Php脚本来查找/识别域名中的单词

-5

我正在寻找一个可以识别域名中的单词的php代码/脚本。Php脚本来查找/识别域名中的单词

例如，当用户查询域名snapnames.com - 这个脚本会显示SnapNames.com（认识到在这一领域的2个字：快名称）

希望有人能帮助

感谢

来源

2012-01-23 Mai Reynolds

这不是一个编程问题 – zerkms

我想知道你的脚本会在域名expertsexchange.com上做什么。 – sarnold

英语是一种非常含糊和语境的语言。没有电脑可以完全取代流利英语的人的技能。 –

恐怕没有完美的答案......正如阿诺德所说，像“expertsexbhange.com”这样的域名可以评估为“Expert Sex Change.com”，也可以评估为“Expert Exchange.com”。

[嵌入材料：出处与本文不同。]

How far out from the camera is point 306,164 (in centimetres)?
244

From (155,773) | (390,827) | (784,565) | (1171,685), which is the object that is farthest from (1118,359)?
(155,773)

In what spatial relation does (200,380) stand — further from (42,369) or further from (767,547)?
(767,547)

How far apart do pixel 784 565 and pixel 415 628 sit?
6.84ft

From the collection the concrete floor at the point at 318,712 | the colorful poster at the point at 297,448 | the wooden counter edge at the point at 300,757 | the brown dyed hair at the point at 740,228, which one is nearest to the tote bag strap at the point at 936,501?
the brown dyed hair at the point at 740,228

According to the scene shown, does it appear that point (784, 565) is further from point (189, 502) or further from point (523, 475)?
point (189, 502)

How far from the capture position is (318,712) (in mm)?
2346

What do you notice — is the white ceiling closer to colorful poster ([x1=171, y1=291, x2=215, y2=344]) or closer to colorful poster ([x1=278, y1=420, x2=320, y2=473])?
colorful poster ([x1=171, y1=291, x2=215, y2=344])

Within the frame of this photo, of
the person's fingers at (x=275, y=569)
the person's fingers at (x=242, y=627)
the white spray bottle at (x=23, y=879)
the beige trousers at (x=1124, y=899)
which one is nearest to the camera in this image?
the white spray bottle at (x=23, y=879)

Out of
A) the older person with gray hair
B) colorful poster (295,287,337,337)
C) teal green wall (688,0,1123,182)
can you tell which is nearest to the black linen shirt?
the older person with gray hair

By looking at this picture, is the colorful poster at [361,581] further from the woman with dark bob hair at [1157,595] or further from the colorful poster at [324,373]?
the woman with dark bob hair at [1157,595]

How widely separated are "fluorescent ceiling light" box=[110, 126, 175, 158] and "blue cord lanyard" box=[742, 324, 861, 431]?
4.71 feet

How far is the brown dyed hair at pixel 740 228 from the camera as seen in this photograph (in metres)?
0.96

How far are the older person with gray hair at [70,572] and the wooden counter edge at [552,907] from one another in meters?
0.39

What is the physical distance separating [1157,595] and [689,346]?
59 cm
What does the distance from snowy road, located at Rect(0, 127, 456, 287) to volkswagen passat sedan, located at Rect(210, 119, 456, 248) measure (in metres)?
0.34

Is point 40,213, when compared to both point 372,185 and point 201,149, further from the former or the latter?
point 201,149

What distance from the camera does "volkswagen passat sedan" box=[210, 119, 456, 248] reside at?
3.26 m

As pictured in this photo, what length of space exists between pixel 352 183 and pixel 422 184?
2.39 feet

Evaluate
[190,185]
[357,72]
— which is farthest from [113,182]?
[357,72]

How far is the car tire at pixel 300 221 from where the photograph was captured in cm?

不仅如此，这样的功能在内存和处理能力上会相当密集。你需要有巨大的文件能够识别所有的单词，等等。知道你为什么需要这个，这是很好的 - 所以试图找到一个不同的解决方案。

如果您有某种显示有关网站信息的服务，则显示“Snapnames.com”是完全可以接受的。没有必要利用它，或者类似的东西。

但是，如果你一意孤行，并确定了这种行为，即使不是100％准确，您的服务器上，而激烈的...

你首先需要找到一种方法来检查如果一个字符串是一个字。这是一个完全独立的问题，具有完全合理的答案。您需要单独询问，看看您是否可以找到PHP的字典库。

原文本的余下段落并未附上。